EXTRACT PROVIDED
McLean says More than six methods of measuring sea surface temperature have been used over the years, the most common methods being drawing a sample of water, notionally from about 500mm depth, aboard and measuring its temperature, and measuring water temperature at the inlet to the engine cooling system, the inlet often being 2 or more metres below the surface. Argo buoys appear to be more accurate but have only been in common use for 12 to 15 years. A continuous data record is desirable but to achieve that the data needs to be adjusted to appear that it was measured using the same technique, but that involves many assumptions.”
McLean points out that “According to the 2013 IPCC report the trend in temperature from 1998 to 2012 falls somewhere between slight warming (0.15C/decade) and slight cooling (0.05C/decade). In other words there is no certainty that despite CO2 increasing over those 15 years there was any warming at all.”
“Accurate historical temperatures are vital for the Paris Climate Agreement where countries committed to avoiding warming of more than 2.0C, preferably 1.5C, above pre-industrial levels but no date or base temperature was stated. Most global temperature records start in 1850 but the Industrial revolution was well underway by then. Could the temperatures be from 1800? That would be a problem because 37 observation stations reported data at that time, 34 of the in Europe which was still suffering the Little Ice Age. “ McLean points out that climate models are no help because they couldn’t predict 1998-2012 with any accuracy so we can’t expect them to accurately hindcast temperatures.

TO BE DONE
Please write what comes next in the piece above on historical temperature records, starting right after its final sentence.

DATA SECTION
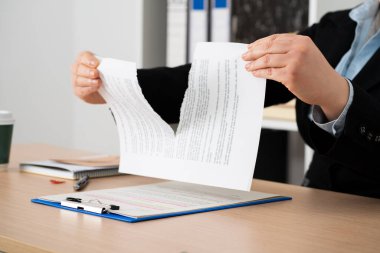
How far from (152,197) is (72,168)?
303mm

WRITTEN RESPONSE
Perhaps McLean’s biggest concern is that “the UNFCCC could claim tomorrow that the 1.5C point, or even the 2.0C point (of temperature increase), had been reached and that it wanted greater reductions in emissions and more money. Without the details about temperature we’d have no way to verify or challenge those demands and we’d be pressured into giving in to them. The whole problem is that most of the countries who vote at the UNFCCC take advantage of the UN’s ‘one country – one vote’ system to vote for whatever might get money out of the more developed countries, but that’s another story.” And a significant one …
The CO2 bogey, rather than a dangerous trace gas in the atmosphere, is in fact the benign gas actively greening the planet, not harming it.
The most comprehensive modeling of remote sensing data so far shows the area on Earth covered by plants in the last 30 years has increased by 18 million square kilometres — about 2.5 times the size of the Australian continent — largely due to the fertilising effect of carbon dioxide. “[The greening] has the ability to fundamentally change the cycling of water and carbon in the climate system,” said Dr Zaichun Zhu, from Peking University, lead author of the study, released last year (ABC News, April 26, 2016).
We should rejoice – and we should chase the moneychangers of climate change out of the temples of power and influence into the cold.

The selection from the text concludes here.